_PARTS OF THE EXERCISE_
1 – From the life story of William Turquand, quote the stretch from "Migrating to England" through "prospered in England.".
2 – According to the life story of William Turquand, on what street was Leonard Turquand's sugar refinery?

_EXTRACT PROVIDED_
============================================================
Life story researched and written by John Bark

Every time you buy from a company you are protected by an important legal principle called the Turquand Rule, after the accountant William TURQUAND, who was buried in Reading Old Cemetery in 1894. The rule has been superseded by the Companies Act in the UK, but you can still see lively videos on the internet describing it to an international audience. It is however far from the most important legacy of a man regarded in his time as the very model of his profession.

Migrating to England
William’s ancestors were Huguenots, French Protestants who crossed the English channel to escape persecution for their religion. People-smugglers, separation, torture and joyful re-union drive a timeless tale handed down to his descendants by Paul Turquand (1667-1748). Dispossessed of lands in Chatellerault in western France following the Revocation of the Treaty of Nantes in 1685, Paul never regained his lost inheritance. But his family prospered in England.
The Huguenots were warmly welcomed for their Protestantism, wealth and skills (such as silk weaving) and assimilated relatively easily into British society. Many were supported by a ‘Royal Bounty’ to which better-off Huguenots and the Government contributed. Paul’s great-grandson Leonard (William’s grandfather) was appointed a fund commissioner by George III in 1777 and was clearly proud of it.
Sugar man
Leonard TURQUAND was a sugar refiner in Great Garden Street, Whitechapel, where beefy, beery German immigrants poured raw sugar down long chutes into heated vats called ‘blow-ups’. It was a lucrative industry, notorious for fire and explosion risk, where swift action might be needed at any time to save lives and property. This is probably why Leonard lived close to the refinery when he married Elizabeth van SOMMER in 1771. Elizabeth belonged to an important Huguenot family. Their son, who would be William’s father, was recorded as “Guillaume” at his christening in the French Protestant Chapel in Brown’s Lane, Spitalfields in 1781. It’s doubtful though whether he ever used the French version of his birth name.
Welcome to suburbia
Leonard and Elizabeth did not remain in the East End. They moved out to Kennington in Surrey where they lived for over a decade before she died in 1807 followed by Leonard in 1813.

Twenty-eight years later their son, now in his fifties, lived with his wife Henrietta Ellen (née Dalley) and children at Thurlow Place, Norwood, in spacious grounds set well back from the road. They probably still enjoyed the countrified air that had tempted wealthy people to the area. The rapid expansion of housing and the incursion of the railway following the re-building of the Crystal Palace at nearby Sydenham still lay in the future.
“Guillaume” had not followed his father into the sugar industry: he appears to have been a stockbroker in the City in the early decades of the century. In 1841 he was employed as “Official Assignee in the Court of Bankruptcy” part of a public organisation set up by Act of Parliament in 1832 to bring greater professionalism to the handling of the affairs of bankrupts. He died suddenly in the City in 1849, leaving behind his wife and seven children: William, the oldest, aged 31, Catherine, Rosa, Leonard, Frances, Henrietta and Louisa the youngest, at 18. Both Catherine and Frances married while their sisters remained independent women for the rest of their lives, living “on funds”. Leonard died two years after his father in India aged 25.
============================================================
_DATA EXTRACT_
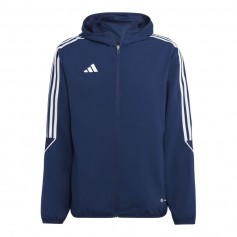 Adidas Tiro 23 League Ανδρική Φούτερ Ζακέτα με Κουκούλα και Τσέπες Team Navy Blue 2 HZ9067
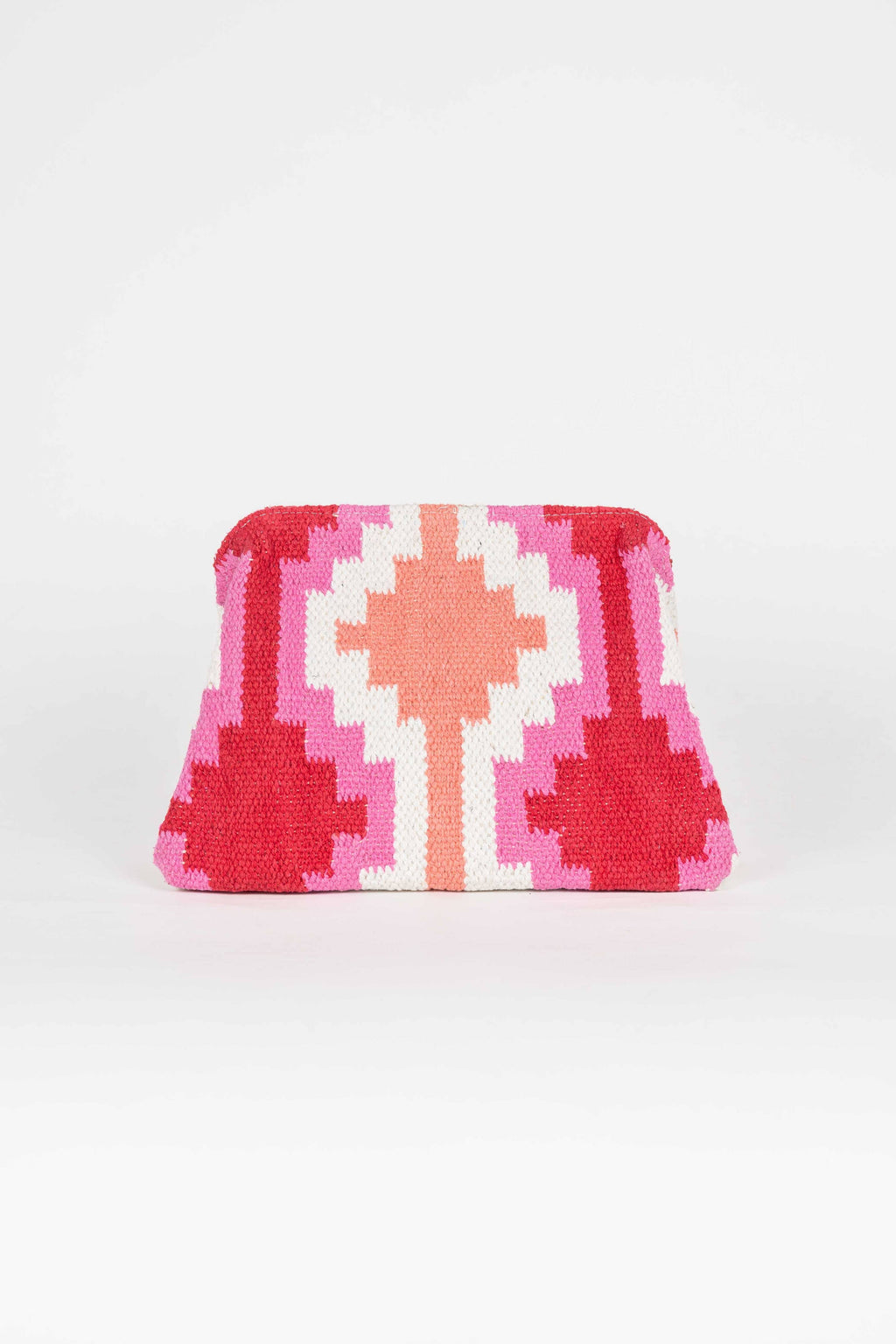 YUCATAN PINK MULTICOLOR CLUTCH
============================================================
_ANSWERS FOR THE EXERCISE_
1 –
Migrating to England
William’s ancestors were Huguenots, French Protestants who crossed the English channel to escape persecution for their religion. People-smugglers, separation, torture and joyful re-union drive a timeless tale handed down to his descendants by Paul Turquand (1667-1748). Dispossessed of lands in Chatellerault in western France following the Revocation of the Treaty of Nantes in 1685, Paul never regained his lost inheritance. But his family prospered in England.

2 – Great Garden Street, Whitechapel.